MINISTER FOR Overseas Development Peter Power has warned against comparing aid given by the Government to Pakistan with the contribution made by the people.
He was responding yesterday to Labour TD Michael D Higgins, who noted that the €2.5 million given by the Irish people in individual contributions was more than the €2 million provided by the Government. TDs urged the Government to give further aid at an emergency meeting of the Oireachtas foreign affairs committee.
Mr Power said it was very important not to categorise the response to the worsening flooding crisis in those terms. He said the State’s humanitarian response had changed, especially since the Asian tsunami. Had it not changed, he added, he could possibly be coming into the committee announcing €10 million to €15 million in aid.
The key lesson to emerge from the tsunami, he said, was the absolute necessity of multilateral agencies – the UN, Unicef, the Office for the Co-ordination of European Affairs and the World Health Organisation – to be able to draw on money immediately.
Those agencies had drawn on the central emergency response fund within hours of the disaster.
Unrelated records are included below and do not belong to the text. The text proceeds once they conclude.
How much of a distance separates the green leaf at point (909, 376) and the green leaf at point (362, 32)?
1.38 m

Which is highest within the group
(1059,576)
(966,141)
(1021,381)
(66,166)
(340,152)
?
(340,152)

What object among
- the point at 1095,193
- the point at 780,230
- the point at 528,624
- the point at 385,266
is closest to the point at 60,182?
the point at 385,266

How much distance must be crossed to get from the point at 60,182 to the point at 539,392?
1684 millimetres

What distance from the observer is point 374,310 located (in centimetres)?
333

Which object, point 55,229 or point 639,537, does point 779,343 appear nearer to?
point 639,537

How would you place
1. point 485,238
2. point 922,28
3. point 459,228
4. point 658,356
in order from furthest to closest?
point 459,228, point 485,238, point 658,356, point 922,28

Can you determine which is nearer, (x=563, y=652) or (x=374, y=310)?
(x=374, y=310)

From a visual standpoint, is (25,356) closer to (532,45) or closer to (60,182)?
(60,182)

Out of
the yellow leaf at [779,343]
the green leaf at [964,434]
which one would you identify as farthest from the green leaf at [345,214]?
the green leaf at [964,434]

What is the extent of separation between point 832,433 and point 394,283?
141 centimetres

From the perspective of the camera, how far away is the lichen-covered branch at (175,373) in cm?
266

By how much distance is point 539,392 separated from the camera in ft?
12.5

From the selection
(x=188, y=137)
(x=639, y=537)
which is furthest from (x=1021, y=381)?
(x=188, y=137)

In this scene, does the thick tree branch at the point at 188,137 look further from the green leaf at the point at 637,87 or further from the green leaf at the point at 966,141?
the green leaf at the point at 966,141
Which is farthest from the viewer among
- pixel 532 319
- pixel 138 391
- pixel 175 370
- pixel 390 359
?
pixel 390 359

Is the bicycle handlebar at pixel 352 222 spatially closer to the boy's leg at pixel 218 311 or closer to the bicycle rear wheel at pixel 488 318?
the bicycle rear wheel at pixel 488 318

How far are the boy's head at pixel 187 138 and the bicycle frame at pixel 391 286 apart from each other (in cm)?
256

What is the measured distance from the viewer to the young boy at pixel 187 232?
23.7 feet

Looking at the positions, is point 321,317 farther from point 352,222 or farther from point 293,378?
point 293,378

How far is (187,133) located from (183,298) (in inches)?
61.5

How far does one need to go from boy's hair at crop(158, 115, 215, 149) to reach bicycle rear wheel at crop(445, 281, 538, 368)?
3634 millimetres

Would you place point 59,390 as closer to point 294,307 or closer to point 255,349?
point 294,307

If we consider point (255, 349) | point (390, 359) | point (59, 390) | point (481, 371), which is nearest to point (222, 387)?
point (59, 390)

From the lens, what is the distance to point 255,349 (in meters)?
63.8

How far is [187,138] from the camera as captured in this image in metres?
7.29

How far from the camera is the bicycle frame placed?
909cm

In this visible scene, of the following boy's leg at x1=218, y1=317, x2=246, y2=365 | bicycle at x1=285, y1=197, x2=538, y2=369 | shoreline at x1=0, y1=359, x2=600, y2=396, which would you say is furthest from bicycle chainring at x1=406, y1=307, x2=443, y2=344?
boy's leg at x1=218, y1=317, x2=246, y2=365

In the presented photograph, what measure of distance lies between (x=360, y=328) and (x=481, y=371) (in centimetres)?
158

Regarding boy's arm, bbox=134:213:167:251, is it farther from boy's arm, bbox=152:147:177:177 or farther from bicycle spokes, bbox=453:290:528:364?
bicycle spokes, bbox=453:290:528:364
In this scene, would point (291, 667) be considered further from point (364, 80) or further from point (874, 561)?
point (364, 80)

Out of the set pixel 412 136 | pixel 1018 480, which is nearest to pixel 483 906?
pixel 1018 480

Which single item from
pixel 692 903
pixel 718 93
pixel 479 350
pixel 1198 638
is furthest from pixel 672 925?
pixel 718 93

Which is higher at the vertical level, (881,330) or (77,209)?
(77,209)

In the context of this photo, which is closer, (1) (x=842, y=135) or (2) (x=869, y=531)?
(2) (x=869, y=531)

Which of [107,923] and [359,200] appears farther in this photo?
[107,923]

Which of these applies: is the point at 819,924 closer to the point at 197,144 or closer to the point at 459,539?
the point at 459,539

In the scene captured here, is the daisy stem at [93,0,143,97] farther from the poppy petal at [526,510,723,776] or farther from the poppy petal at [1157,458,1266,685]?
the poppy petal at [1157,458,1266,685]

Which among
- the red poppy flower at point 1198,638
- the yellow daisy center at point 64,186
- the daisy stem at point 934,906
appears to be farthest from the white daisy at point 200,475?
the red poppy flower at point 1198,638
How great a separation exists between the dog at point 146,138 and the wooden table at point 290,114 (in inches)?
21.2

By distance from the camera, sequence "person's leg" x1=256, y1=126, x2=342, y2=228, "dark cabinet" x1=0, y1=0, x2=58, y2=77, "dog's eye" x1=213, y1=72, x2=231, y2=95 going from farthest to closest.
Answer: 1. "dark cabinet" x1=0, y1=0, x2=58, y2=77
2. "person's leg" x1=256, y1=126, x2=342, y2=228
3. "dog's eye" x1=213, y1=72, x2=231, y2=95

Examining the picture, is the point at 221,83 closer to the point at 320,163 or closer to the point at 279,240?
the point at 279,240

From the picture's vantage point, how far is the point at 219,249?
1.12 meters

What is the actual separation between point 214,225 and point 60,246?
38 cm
Mr Power said that the NGOs and aid agencies had received more than €100 million from the Government last year.
The Government had also placed emergency funding with aid agencies for circumstances similar to Pakistan and that had been drawn down.
Mr Power said government aid programmes would come into their own within three or four weeks, when the cameras were removed from Pakistan. Ireland would be contributing significantly to a donor conference.
The initial funding announced by the Government was on a per capita basis significantly higher than many other countries.
Mr Power said he would not travel immediately to Pakistan because of the advice to ministers “not to arrive in the first couple of weeks and months where you have ministers tripping over themselves in front of cameras”.
He said a member of the Dublin Fire Brigade would be deployed to Pakistan to help the relief effort.
Pakistan’s ambassador to Ireland Naghmana Hashmi said the immediate challenge was to ensure there was adequate food and shelter for victims.
While the initial international response was slow and disappointing, no one could have imagined the huge humanitarian disaster that unfolded.
A number of TDs asked the ambassador about Pakistan’s high military spending.
Ms Hashmi said the capacity of a nation to deal with such a catastrophe could not be judged by the yardstick of its defence and strategic requirements. She urged members of the committee to “understand the critical importance of the stability and territorial integrity of Pakistan”. All the resources possible had been withdrawn from the navy, air force and military for the rescue effort.